This Security Technical Implementation Guide is published as a tool to improve the security of Department of Defense (DoD) information systems. The requirements are derived from the National Institute of Standards and Technology (NIST) 800-53 and related documents. Comments or proposed revisions to this document should be sent via email to the following address: [email protected]
Delivery Controller must limit the number of concurrent sessions to an organization-defined number for all accounts and/or account types.
Application management includes the ability to control the number of users and user sessions that utilize an application. Limiting the number of allowed users and sessions per user is helpful in limiting risks related to Denial-of-Service (DoS) attacks.
This requirement may be met via the application or by using information system session control provided by a web server with specialized session management capabilities. If it has been specified that this requirement will be handled by the application, the capability to limit the maximum number of concurrent single user sessions must be designed and built into the application.
This requirement addresses concurrent sessions for information system accounts and does not address concurrent sessions by single users via multiple system accounts. The maximum number of concurrent sessions should be defined based on mission needs and the operational environment for each system.
Delivery Controller must implement DoD-approved encryption.
Without confidentiality protection mechanisms, unauthorized individuals may gain access to sensitive information via a remote access session.
Remote access is access to DoD nonpublic information systems by an authorized user (or an information system) communicating through an external, non-organization-controlled network. Remote access methods include, for example, dial-up, broadband, and wireless.
Encryption provides a means to secure the remote connection to prevent unauthorized access to the data traversing the remote access connection, thereby providing a degree of confidentiality.
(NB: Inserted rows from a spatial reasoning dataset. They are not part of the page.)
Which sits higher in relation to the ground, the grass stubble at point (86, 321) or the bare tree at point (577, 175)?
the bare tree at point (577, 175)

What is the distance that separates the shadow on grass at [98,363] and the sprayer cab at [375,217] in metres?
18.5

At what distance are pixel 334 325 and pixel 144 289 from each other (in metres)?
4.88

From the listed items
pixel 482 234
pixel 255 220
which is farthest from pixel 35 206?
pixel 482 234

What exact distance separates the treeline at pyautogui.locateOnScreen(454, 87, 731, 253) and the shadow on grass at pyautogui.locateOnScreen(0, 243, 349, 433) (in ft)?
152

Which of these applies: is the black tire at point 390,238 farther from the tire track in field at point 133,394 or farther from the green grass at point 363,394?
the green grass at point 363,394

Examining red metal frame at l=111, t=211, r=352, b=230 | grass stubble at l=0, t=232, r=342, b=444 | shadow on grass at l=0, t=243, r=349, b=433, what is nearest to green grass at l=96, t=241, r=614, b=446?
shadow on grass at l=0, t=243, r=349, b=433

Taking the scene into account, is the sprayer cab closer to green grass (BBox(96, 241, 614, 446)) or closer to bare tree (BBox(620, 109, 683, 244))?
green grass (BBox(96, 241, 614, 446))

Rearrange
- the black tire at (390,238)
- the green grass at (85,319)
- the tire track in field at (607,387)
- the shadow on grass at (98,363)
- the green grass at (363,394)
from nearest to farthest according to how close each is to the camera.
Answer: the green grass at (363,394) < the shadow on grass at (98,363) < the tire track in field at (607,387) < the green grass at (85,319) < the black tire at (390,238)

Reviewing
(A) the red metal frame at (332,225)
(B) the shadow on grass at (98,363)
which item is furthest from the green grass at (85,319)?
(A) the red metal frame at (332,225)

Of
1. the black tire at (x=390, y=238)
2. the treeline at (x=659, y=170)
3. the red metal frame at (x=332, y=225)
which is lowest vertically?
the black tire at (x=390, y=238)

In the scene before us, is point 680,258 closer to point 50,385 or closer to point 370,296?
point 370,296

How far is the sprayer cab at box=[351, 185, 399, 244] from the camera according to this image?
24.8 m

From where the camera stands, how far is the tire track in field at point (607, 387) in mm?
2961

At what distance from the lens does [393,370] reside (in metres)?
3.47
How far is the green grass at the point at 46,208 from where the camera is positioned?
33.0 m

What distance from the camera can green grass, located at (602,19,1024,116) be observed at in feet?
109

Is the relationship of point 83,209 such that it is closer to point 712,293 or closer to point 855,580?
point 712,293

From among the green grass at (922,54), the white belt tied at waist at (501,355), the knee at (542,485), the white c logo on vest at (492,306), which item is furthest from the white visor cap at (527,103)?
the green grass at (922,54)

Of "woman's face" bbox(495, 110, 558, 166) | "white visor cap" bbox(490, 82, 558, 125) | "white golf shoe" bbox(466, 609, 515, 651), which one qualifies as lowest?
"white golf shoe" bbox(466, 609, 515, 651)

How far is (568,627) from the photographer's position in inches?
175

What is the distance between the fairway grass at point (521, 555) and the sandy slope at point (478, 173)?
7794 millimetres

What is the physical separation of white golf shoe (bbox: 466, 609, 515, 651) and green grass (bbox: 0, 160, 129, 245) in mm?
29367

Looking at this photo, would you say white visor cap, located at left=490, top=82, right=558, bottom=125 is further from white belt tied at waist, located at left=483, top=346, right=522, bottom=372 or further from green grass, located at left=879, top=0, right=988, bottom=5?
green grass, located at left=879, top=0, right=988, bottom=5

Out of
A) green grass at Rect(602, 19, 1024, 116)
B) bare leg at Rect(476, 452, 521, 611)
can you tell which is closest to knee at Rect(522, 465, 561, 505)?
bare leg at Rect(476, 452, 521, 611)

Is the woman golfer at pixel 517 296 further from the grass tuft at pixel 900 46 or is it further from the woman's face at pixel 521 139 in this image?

The encryption strength of mechanism is selected based on the security categorization of the information.
Satisfies: SRG-APP-000014, SRG-APP-000015, SRG-APP-000039, SRG-APP-000142, SRG-APP-000172, SRG-APP-000219, SRG-APP-000224, SRG-APP-000416, SRG-APP-000439, SRG-APP-000440, SRG-APP-000441, SRG-APP-000442
Delivery Controller must be configured to disable non-essential capabilities.
It is detrimental for applications to provide or install by default functionality exceeding requirements or mission objectives. These unnecessary capabilities or services are often overlooked and therefore may remain unsecured. They increase the risk to the platform by providing additional attack vectors.
Applications are capable of providing a wide variety of functions and services. Some of the functions and services provided by default may not be necessary to support essential organizational operations (e.g., key missions, functions).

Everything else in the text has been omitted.